A ressonância magnética mostrou que ela tinha tendinite (inflamação do tendão), e ela recebeu uma injeção de corticosteroide para tentar ajudar com os tremores e fraqueza na perna direita. Mas a queda do pé continuou, então ela decidiu ver um podólogo. Lá, ela foi informada de que provavelmente tinha danos nos nervos e foi encaminhada a mais médicos, incluindo um neurologista.
O neurologista realizou uma eletromiografia (EMG), um teste de diagnóstico que usa a atividade elétrica para medir a saúde dos músculos e as células nervosas que os controlam. “Ele disse que estava tudo bem”, relembra Palaganas, que continuava a sentir dores na perna. “Então, continuei a procurar outros médicos em busca de alívio da dor.”
A partir daí, Palaganas foi aconselhado a procurar fisioterapia. Um fisioterapeuta a diagnosticou com fascite plantar, inflamação do ligamento que conecta o calcanhar aos dedos dos pés. Ela recebeu uma bota para usar à noite, junto com as sessões de terapia. “Eu não estava vendo nenhum resultado, então ele perguntou se eu queria ver um médico com uma abordagem mais agressiva”, diz Palaganas. “Eu estava desesperado por qualquer resposta e alívio da dor, então procurei um novo médico.”
Esse médico, um especialista em pés e tornozelos, disse que tinha tecido cicatricial ao redor do tornozelo e recomendou que ela fizesse uma cirurgia no tornozelo artroscopia, uma cirurgia que usava uma pequena câmera e ferramentas cirúrgicas para reparar os tecidos dentro do tornozelo.
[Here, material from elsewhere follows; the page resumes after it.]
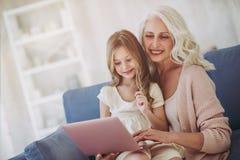 Μικρό κορίτσι με τη γιαγιά στοκ εικόνα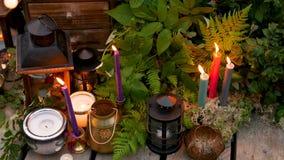 Festliche Dekoration mit Kerzen und Lampen auf dem Hintergrund des Mooses verlässt stock footage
Palaganas optou pela cirurgia.
Ele sugeriu que ela pode estar apresentando sintomas de esclerose múltipla (EM), uma doença do sistema nervoso central que faz com que o sistema imunológico ataque a mielina, a bainha que envolve o nervo células. Isso interrompe as mensagens que o cérebro envia ao corpo. Dependendo dos nervos afetados, os sintomas da EM podem variar amplamente, mas os sinais comuns incluem fadiga extrema, dormência e formigamento, problemas de visão e fraqueza ou problemas de equilíbrio. A esclerose múltipla afeta cerca de um milhão de americanos e não há cura.
Palaganas foi encaminhada a um neurologista para fazer outra ressonância magnética - desta vez de seu cérebro. Uma ressonância magnética do cérebro é uma ferramenta comum usada para diagnosticar a EM. Nesse ponto, “eu sabia que era mais sério do que eu esperava”, diz ela.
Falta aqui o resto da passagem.